1) MY FATWA on Valentine’s Day

Wasn’t St. Valentine a good and honorable guy who helped the Christians escape Roman prosecution and he himself was killed, according to the story? So was Cupid the naked Greek kid with the arrow … a good person as well .. a pagan, if you may … whose honorable job description is to make people fall in love.

So, calm down, religionistas of all denominations. Both St. Valentine and Cupid are remembered for the love they promote. What is the problem with honoring that? Would blowing oneself up in the name of religion be a more noble cause to be romanticizing and rationalizing about?

And therefore, the fatwa is: it is okay to celebrate a day of love and not any day that promotes hatred.

Now go tell that to those ultra-racist fascist groups and those who are calling for the bible to be burned, over the use of the word “Allah”?

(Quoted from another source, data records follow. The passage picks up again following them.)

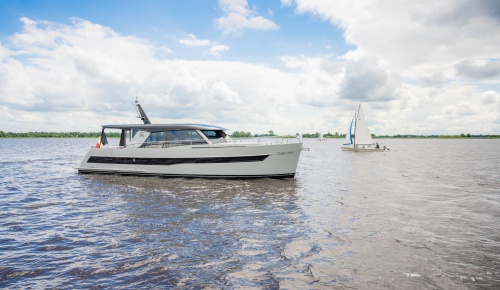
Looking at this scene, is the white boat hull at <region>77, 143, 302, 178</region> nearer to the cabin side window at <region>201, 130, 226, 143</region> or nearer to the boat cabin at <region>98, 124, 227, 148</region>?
the boat cabin at <region>98, 124, 227, 148</region>

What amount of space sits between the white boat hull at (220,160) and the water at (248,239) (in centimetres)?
312

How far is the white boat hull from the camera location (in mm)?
17547

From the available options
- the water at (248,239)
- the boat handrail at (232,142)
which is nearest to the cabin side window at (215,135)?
the boat handrail at (232,142)

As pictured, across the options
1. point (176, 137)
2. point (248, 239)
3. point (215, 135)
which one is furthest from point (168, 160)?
point (248, 239)

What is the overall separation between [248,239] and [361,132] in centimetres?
4852

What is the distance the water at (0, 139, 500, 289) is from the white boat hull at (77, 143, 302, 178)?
312 cm

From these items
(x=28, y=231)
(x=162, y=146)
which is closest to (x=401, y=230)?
(x=28, y=231)

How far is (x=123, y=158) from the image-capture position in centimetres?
2033

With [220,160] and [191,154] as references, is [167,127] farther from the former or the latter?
[220,160]

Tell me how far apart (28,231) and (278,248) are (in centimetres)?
703

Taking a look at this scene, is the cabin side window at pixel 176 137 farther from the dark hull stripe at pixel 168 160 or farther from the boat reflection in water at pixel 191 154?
the dark hull stripe at pixel 168 160

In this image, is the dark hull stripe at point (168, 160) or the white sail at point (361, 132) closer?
the dark hull stripe at point (168, 160)

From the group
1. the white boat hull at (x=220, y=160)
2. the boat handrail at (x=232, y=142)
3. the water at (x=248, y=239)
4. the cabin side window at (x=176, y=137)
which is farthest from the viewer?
the cabin side window at (x=176, y=137)

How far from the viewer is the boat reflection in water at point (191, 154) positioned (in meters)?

In addition, I believe there is nothing wrong in celebrating Valentine’s Day as long as you don’t shoot real arrows into people’s behind … promote love, not hate.

2) MY FATWA on greeting others on culturally-significant dates …

 I have come to enjoy greeting people for any celebration  —Valentine’s Day, Christmas, Rosh Hashanah, Thanksgiving, St. Patrick’s Day, Easter, Eid ul Fitri, Eidul Adha, Thaipusam, Wesak, Groundhog Day, Dog Day Afternoons, D-Day, Doris Day, etc. It gives me a sense of “multiculturalism” and that life is a celebration, Now, that’s another fatwa for you folks; make others happy with what they celebrate.

3) Happy “Belantan” Day folks …

 I first heard the word “Valentine” when I was growing up in Johor Bahru. Linguistically sensitive I am, that word I heard on American TV stuck in my head; as the Malay word “belantan” meaning the walking stick the policeman use to beat up suspected criminals. It’s other name is a “chotar” It became a symbol of the Malaysian police back in the day .. (“… speak softly and carry a big stick …” , said the America president Theodore Roosevelt of his foreign policy,). Police go on his/her “beat” swinging the belantan as a display of the “act of tough love) in my mind.

So, my feel for Valentine was cultural and evolving. I learned about “belantans” before “valentines” and even before that in between these two words were words such as “kelantan”, “bentan”, and “setan” and “sultan” too. Understandably, Bahasa Melayu was still a first language for me; Johor Malay that is. Now I consider myself quite fluent in both Malay and English and that my thought-processes vacillate between two worlds even when having conversations or lecturing about “Valentine Day as pop-culture”.